Votre consigne: Recopiez intégralement et sans aucune modification l'extrait sur les troubles des conduites alimentaires à l'adolescence.

Extrait:
◇ ◇ ◇ ◇

Les TCA touchent 5,7% des filles et 1,2% des garçons à l'adolescence, rappellent les chercheurs dans un article publié par la revue Soins Psychiatrie. «Chez les filles, il s'agit surtout de problèmes d'anorexie ou de boulimie, alors que chez les garçons, on voit surtout des problèmes de bigorexie (un désir obsessif d'augmenter sa masse musculaire)», signale l'une des auteurs de l'étude, la professeure Nathalie Gingras, pédopsychiatre et membre du Centre de recherche CERVO. «Depuis quelques années, nous constatons que les TCA se manifestent de façon plus précoce, parfois chez des jeunes de 10 ans ou moins. On ne sait pas si ce phénomène est attribuable à Internet ou à une préoccupation généralisée pour l'alimentation dans notre société», précise-t-elle.

◇ ◇ ◇ ◇

Données d'entrée:
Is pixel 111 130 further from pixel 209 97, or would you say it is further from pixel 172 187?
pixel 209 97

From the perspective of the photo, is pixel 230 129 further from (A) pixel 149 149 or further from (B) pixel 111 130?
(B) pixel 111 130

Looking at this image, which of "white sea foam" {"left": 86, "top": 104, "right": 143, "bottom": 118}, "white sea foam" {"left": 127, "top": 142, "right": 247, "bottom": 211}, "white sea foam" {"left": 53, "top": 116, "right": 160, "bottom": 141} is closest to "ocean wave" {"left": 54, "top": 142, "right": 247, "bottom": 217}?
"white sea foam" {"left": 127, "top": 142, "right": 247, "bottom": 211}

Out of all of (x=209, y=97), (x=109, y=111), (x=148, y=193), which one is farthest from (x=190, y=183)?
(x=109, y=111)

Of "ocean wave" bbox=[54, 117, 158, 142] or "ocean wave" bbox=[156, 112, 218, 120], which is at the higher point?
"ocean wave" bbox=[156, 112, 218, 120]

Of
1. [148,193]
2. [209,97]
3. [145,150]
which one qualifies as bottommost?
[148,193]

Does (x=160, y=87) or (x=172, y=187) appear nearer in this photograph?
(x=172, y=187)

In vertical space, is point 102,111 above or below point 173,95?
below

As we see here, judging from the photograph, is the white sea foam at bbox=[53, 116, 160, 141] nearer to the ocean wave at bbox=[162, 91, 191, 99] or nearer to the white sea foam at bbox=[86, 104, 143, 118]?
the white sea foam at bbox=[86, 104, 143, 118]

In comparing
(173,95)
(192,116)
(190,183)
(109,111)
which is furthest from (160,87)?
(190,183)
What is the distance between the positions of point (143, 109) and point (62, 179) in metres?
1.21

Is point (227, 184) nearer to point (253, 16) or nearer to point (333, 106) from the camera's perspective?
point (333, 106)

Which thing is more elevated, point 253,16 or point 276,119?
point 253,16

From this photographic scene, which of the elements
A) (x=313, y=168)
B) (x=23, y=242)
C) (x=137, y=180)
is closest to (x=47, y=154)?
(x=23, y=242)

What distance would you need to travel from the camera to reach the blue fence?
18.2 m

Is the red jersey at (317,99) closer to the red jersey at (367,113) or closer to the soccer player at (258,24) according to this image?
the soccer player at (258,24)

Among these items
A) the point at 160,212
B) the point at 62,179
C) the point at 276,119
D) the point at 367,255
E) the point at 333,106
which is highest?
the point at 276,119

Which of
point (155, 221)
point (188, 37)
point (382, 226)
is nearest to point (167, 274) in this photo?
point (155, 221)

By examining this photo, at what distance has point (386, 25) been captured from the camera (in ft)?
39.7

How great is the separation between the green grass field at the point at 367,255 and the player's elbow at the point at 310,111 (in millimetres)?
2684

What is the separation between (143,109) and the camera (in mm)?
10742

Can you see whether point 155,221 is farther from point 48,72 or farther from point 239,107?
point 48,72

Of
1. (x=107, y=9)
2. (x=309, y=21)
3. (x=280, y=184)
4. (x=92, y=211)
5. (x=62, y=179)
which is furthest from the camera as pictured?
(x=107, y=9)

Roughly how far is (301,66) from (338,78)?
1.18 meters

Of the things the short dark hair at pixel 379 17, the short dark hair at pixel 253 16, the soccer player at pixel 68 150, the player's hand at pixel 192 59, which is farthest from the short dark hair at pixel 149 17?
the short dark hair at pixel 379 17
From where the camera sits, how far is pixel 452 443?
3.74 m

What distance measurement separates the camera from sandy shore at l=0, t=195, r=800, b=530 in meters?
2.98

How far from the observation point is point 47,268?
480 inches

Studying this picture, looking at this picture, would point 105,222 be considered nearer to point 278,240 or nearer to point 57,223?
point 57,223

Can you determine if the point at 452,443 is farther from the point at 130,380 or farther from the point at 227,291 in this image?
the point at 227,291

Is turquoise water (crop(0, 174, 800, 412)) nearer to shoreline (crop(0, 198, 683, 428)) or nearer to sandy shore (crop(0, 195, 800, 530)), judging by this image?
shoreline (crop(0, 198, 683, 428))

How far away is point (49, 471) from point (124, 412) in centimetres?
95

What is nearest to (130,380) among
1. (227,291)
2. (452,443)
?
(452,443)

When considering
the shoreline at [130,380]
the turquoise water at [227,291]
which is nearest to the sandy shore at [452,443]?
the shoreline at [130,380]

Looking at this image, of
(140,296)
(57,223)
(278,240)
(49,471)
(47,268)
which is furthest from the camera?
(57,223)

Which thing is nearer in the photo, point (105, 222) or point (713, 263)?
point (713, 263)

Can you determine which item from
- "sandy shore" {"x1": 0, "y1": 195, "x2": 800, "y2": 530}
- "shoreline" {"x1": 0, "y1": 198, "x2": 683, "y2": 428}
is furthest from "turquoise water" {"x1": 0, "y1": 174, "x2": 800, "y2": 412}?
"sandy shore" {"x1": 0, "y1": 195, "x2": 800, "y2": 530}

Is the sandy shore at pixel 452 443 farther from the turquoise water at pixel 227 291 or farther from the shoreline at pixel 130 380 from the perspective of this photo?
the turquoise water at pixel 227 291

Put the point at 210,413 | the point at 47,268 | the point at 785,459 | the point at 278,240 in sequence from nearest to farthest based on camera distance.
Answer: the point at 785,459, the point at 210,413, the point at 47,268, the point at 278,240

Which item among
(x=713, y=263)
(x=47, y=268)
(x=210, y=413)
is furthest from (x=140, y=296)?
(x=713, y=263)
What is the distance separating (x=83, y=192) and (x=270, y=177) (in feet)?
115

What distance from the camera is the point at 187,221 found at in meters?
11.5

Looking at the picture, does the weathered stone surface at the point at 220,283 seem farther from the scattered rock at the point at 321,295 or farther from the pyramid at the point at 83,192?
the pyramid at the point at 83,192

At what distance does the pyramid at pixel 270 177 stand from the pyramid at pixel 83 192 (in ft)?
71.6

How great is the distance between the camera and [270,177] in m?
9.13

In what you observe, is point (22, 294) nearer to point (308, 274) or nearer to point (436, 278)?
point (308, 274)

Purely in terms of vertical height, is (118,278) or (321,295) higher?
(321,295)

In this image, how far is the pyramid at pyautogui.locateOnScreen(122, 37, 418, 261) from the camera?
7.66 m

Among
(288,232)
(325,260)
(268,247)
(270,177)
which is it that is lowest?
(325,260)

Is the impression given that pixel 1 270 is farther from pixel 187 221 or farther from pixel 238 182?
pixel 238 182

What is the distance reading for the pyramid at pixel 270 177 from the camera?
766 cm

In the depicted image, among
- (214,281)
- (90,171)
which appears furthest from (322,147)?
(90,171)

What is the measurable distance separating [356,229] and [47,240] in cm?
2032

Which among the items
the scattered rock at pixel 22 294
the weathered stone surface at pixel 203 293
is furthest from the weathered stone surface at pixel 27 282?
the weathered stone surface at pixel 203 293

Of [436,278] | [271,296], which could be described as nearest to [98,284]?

◇ ◇ ◇ ◇

Votre réponse:
Les TCA touchent 5,7% des filles et 1,2% des garçons à l'adolescence, rappellent les chercheurs dans un article publié par la revue Soins Psychiatrie. «Chez les filles, il s'agit surtout de problèmes d'anorexie ou de boulimie, alors que chez les garçons, on voit surtout des problèmes de bigorexie (un désir obsessif d'augmenter sa masse musculaire)», signale l'une des auteurs de l'étude, la professeure Nathalie Gingras, pédopsychiatre et membre du Centre de recherche CERVO. «Depuis quelques années, nous constatons que les TCA se manifestent de façon plus précoce, parfois chez des jeunes de 10 ans ou moins. On ne sait pas si ce phénomène est attribuable à Internet ou à une préoccupation généralisée pour l'alimentation dans notre société», précise-t-elle.